Bu şehir efsanesinin evveliyatına baktığımızda 1950’li yılların sonundan beri gündemde olduğunu görüyoruz. 2005 yılında Hilmi Yavuz ve Attilâ İlhan’ın bahse konu sözler hakkındaki görüşlerine başvurulan bir haberde Hilmi Yavuz, ““TDK’nin siyasetiyle dalga geçmek için muhafazakar kesim 50’li yıllarda bunları üretti. Bu sözler hiçbir zaman ciddiye alınmadı zaten. Nurullah Ataç’ın öncülük ettiği dilde aşırı gelebilecek özleşme çabalarını eleştirmek içindi.” derken Attilâ İlhan, “Ben ilkokuldayken Osmanlıca-Türkçe kılavuz geldi. Biz ufacık çocuklar bu işi alaya aldık. O zaman Cumhuriyet Halk Partisi diyecek yerde ‘Kamul Buyrul Tüz Bölemi’ diyorlardı.” demiştir. Hıncal Uluç ise, 16 Temmuz 2010’da Sabah gazetesinde yayımlanan “Gök Götürü Konuksal Avrat” başlıklı yazısında bu ifadelerin 50’li yılların sonunda TDK ile dalga geçmek maksadıyla mizah kafasıyla üretildiğini ileri sürmüştür. Yazının devamında ise, “Kurumun zaman zaman önerdiği sözcüklerin hemen medyaya, oradan üniversite kantinlerine, işyerlerine, kahvelere düşerdi. Yeni kelimelerle alay ederken, kendi uydurmalarımızı da ekler, kahkahayı basardık.” demiştir.

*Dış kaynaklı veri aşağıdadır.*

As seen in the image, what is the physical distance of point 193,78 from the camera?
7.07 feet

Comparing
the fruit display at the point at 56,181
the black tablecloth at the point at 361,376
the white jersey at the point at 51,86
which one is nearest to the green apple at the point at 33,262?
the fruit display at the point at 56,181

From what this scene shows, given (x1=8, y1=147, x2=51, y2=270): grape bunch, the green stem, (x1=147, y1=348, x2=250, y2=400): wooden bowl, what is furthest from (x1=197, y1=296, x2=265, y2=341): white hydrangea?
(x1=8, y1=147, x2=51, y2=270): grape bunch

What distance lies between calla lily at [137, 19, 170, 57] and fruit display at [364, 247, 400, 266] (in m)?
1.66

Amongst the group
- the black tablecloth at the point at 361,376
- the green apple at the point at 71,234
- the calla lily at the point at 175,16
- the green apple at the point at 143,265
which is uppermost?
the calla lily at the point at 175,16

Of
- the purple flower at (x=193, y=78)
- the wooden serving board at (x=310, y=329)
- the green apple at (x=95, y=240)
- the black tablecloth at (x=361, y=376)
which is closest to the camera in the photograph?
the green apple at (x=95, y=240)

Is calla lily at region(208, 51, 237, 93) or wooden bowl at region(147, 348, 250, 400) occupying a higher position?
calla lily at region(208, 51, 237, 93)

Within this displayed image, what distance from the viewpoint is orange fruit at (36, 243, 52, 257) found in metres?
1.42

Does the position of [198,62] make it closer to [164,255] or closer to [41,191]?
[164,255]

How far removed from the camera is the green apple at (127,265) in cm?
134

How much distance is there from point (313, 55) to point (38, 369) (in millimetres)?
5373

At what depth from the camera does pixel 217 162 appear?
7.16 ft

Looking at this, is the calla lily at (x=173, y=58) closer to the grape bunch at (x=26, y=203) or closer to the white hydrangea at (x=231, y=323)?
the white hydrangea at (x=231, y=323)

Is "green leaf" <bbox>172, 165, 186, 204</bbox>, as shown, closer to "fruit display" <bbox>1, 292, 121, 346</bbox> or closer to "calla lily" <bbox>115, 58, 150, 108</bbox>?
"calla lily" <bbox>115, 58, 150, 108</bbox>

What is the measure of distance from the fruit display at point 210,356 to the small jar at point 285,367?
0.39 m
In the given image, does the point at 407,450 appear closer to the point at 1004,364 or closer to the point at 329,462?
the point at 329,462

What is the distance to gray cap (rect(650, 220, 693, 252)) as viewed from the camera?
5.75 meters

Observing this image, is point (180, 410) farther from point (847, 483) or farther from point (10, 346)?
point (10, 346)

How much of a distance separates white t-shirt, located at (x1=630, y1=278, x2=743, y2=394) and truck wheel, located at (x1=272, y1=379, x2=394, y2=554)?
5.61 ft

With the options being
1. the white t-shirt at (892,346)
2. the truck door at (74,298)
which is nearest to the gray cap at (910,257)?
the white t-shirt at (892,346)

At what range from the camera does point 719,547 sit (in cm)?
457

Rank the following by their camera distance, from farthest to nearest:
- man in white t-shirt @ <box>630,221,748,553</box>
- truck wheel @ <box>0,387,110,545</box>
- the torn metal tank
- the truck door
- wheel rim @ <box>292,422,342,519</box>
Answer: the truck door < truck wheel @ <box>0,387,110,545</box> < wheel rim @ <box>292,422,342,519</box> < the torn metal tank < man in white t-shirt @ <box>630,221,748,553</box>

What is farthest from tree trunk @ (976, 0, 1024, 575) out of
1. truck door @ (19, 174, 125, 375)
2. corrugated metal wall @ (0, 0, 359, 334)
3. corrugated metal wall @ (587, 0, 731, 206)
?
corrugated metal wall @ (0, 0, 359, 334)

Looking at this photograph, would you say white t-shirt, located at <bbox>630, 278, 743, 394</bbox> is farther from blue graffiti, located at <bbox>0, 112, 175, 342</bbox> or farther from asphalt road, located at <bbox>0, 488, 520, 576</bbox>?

1960’lı yıllarında kim tarafından üretildiğini bilmediğimiz ama TDK’nin üretmediğine artık emin olduğumuz bu sözler üzerine yapılan eleştirilerin devam ettiğini görmek mümkündür. Agâh Sırrı Levend Türk Dili dergisinin 169. sayısında (1965) şehir efsanesinin TDK sözlüklerinde hiçbir zaman yer almadığına, kulaktan kulağa aktarılan bir uydurmaca olduğuna dikkat çeken “Uydurma Nedir? Uydurmacılık Niye Derler?” başlıklı yazı yayımlar (Agâh Sırrı Levend (1965). “Uydurma Nedir? Uydurmacılık Niye Derler?”. Türk Dili. S. 169. Sf: 1-4).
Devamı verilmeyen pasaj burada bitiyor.